Putting it all together, what we optimize are the entries of the matrices $Q_1,Q_2$ that make the polynomials $s(x)=x^T Q_1 x,t(x)=x^T Q_2 x$ sums of squares, which means imposing the constraints $Q_1 \geq 0, Q_2 \geq 0$. Then Eq. (1) is a linear constraint on the entries of the matrices $Q_1,Q_2$. This gives you you have a semidefinite program you can input to your SDP solver.

Answer 2

Well, it is definitely not the best answer from the practical point of view, however, it does two things. Firstly, it proves an existence of such polynomial. Secondly, by working out some constants, one can try to get an upper bound on the degree.

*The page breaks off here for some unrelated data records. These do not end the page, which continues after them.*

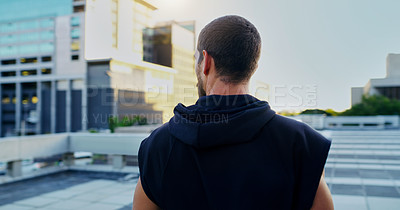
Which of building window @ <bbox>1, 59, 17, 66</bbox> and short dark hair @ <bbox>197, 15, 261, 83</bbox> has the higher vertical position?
building window @ <bbox>1, 59, 17, 66</bbox>

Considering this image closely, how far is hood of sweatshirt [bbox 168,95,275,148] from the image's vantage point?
2.23 feet

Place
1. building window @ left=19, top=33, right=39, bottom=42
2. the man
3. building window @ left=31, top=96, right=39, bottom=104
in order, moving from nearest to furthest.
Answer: the man
building window @ left=19, top=33, right=39, bottom=42
building window @ left=31, top=96, right=39, bottom=104

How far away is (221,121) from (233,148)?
7cm

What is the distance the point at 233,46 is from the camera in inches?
28.2

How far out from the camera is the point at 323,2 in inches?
161

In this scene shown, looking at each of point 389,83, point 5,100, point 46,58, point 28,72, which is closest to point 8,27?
point 28,72

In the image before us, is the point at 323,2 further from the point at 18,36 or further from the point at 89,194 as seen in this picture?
the point at 18,36

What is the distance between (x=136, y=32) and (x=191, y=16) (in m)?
4.21

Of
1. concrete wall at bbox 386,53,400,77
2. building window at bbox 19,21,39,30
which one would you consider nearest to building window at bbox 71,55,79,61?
building window at bbox 19,21,39,30

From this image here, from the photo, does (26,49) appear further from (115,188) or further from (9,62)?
(115,188)

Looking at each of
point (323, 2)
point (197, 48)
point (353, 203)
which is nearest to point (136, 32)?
point (323, 2)

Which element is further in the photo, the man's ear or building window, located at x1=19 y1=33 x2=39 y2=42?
building window, located at x1=19 y1=33 x2=39 y2=42

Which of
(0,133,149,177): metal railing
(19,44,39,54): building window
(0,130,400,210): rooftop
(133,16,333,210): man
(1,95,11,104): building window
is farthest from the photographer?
(1,95,11,104): building window

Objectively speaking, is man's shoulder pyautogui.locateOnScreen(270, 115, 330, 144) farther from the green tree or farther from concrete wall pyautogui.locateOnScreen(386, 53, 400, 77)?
concrete wall pyautogui.locateOnScreen(386, 53, 400, 77)
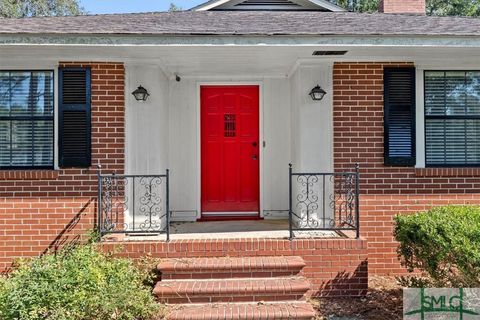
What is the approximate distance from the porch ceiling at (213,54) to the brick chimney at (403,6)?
2.71m

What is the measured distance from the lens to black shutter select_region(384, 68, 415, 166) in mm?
5449

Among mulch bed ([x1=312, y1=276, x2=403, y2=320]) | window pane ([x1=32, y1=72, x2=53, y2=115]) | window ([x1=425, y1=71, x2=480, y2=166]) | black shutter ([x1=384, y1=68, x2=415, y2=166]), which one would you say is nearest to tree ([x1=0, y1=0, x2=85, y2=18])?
Answer: window pane ([x1=32, y1=72, x2=53, y2=115])

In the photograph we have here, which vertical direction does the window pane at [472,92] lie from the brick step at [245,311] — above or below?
above

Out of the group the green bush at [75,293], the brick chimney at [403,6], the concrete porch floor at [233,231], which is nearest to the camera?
the green bush at [75,293]

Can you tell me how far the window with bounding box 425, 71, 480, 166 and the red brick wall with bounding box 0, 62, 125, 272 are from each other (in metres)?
4.42

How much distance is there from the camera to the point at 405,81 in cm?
545

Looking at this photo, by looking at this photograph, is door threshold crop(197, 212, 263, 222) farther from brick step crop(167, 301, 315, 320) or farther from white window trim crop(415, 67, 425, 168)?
white window trim crop(415, 67, 425, 168)

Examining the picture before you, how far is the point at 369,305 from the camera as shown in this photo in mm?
4430

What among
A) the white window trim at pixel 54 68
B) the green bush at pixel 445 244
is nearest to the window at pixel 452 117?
the green bush at pixel 445 244

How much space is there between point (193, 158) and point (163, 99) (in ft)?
3.70

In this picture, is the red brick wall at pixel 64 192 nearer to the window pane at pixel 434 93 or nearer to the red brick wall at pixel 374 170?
the red brick wall at pixel 374 170

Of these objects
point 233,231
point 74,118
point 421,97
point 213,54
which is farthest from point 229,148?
point 421,97

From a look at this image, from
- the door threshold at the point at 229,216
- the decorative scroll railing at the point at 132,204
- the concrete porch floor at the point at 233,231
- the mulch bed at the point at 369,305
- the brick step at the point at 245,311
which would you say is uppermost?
the decorative scroll railing at the point at 132,204

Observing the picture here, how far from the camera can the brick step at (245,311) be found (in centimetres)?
379
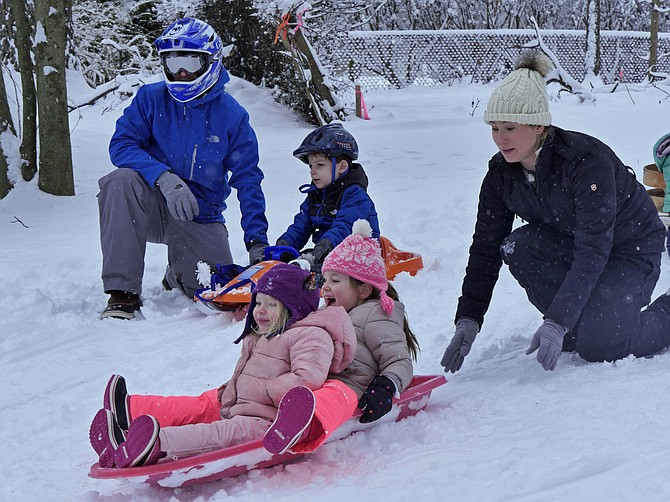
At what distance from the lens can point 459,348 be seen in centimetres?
303

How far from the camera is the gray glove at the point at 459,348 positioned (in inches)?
119

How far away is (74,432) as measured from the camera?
2846 millimetres

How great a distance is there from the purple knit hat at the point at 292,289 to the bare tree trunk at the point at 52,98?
4.52m

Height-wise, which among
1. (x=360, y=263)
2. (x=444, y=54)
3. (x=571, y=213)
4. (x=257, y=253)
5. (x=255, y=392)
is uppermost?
(x=571, y=213)

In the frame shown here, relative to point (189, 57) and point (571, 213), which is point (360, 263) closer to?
point (571, 213)

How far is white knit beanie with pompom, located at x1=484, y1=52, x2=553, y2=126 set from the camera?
9.20 feet

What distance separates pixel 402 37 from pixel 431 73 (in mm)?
954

Suppose, that we are given $x_0<x_2<...x_n$ and $y_0<y_2<...y_n$ and we are looking for an increasing polynomial such that $P(x_i)=y_i,$ $0\le i\le n.$ It easy to construct a $C^1[x_0,x_n]$ function $f,$ such that $f(x_i)=y_i$ and $f'(x)\ge\delta>0$ for some real $\delta.$ For each $\varepsilon > 0$ there exists a polynomial $P_{\varepsilon}$ such that $$\|f'-P_{\varepsilon}\|\le \varepsilon.$$ Consider $$Q_{\varepsilon}(x)=y_0+\int_{x_0}^{x}P_{\varepsilon}(t)dt.$$ Then, $\|f-Q_{\varepsilon}\|\le \varepsilon (x_n-x_0).$ Let $R_{\varepsilon}$ be the Lagrange polynomial, which interpolates $R_{\varepsilon}(x_i)=y_i-Q_{\varepsilon}(x_i),$ $0\le i\le n.$ Consider a liner operator $A: \mathbb{R}^{n+1}\to \mathbb{R}^m,$ such that $A(z_0,z_1,...z_n)=R'(z_0,...z_n),$ where $R'(z_0,...z_n)$ is a derivative of Lagrange polynomial $R,$ such that $R(x_i)=z_i.$ Since this operator is a linear operator between two finite dimensional spaces, there is a constant $C,$ such that $\|R'\|\le C\max |z_k|.$ Choose $\varepsilon > 0 $ such that $C(x_n-x_0)\varepsilon+\varepsilon \le \delta.$ For $R_{\varepsilon}=R_{\varepsilon}(y_0-Q_{\varepsilon}(x_0)...y_n-Q_{\varepsilon}(x_n)),$ we have $\|R'\|\le \delta-\varepsilon$ and it is easy to see that $R_{\varepsilon}+Q_{\varepsilon}$ satisfies all the requirements.

Answer 3

Ignoring the question of minimizing degree, it is certainly possible.

One can find a positive function $f$ for which, if $p'$ is close to $f$ on the whole interval then $p = \int^x f(t) dt$ (with integration constant chosen so that $p(x_1)$ is close to $x_1$), then $p(x)$ will approximate the data points to given accuracy. Choose some positivity-preserving approximation scheme such as Bernstein polynomials to get a positive polynomial $p'$ within any desired distance of $f'$ on an interval containing all $x_i$. Integrate to produce $p$.

Answer 4

I'm presuming that since you said "fit", the polynomial doesn't have to pass through your given points.

I would say that LS indeed is good enough for your purposes. You can do things stepwise (if you fit using orthogonal polynomials, this is quite easily done) and either monitor your polynomials graphically (see plots of your polynomial and the original points) or monitor quantities like the (adjusted) $R^2$ as you increase the degree of your fitting polynomial.

Answer 5

If there is no actual constraint that the function must be a polynomial, you can adopt a trend filtering approach. See the python library trendfilter (which I wrote). Rather than controlling smoothness through the number of polynomials (a parametric approach), you do so directly with regularization coefficients. Effectively, you are saying: I want a smooth function unless there is a enough evidence in the data telling me that it must be less smooth. And you can set monotonic to True and it will force the first derivative to be non-negative exterywhere.

def trend_filter(x, y, y_err=None, alpha_2=0.0,
             alpha_1=0.0, alpha_0=0.0, l_norm=2,
             constrain_zero=False, monotonic=False,
             return_function=False):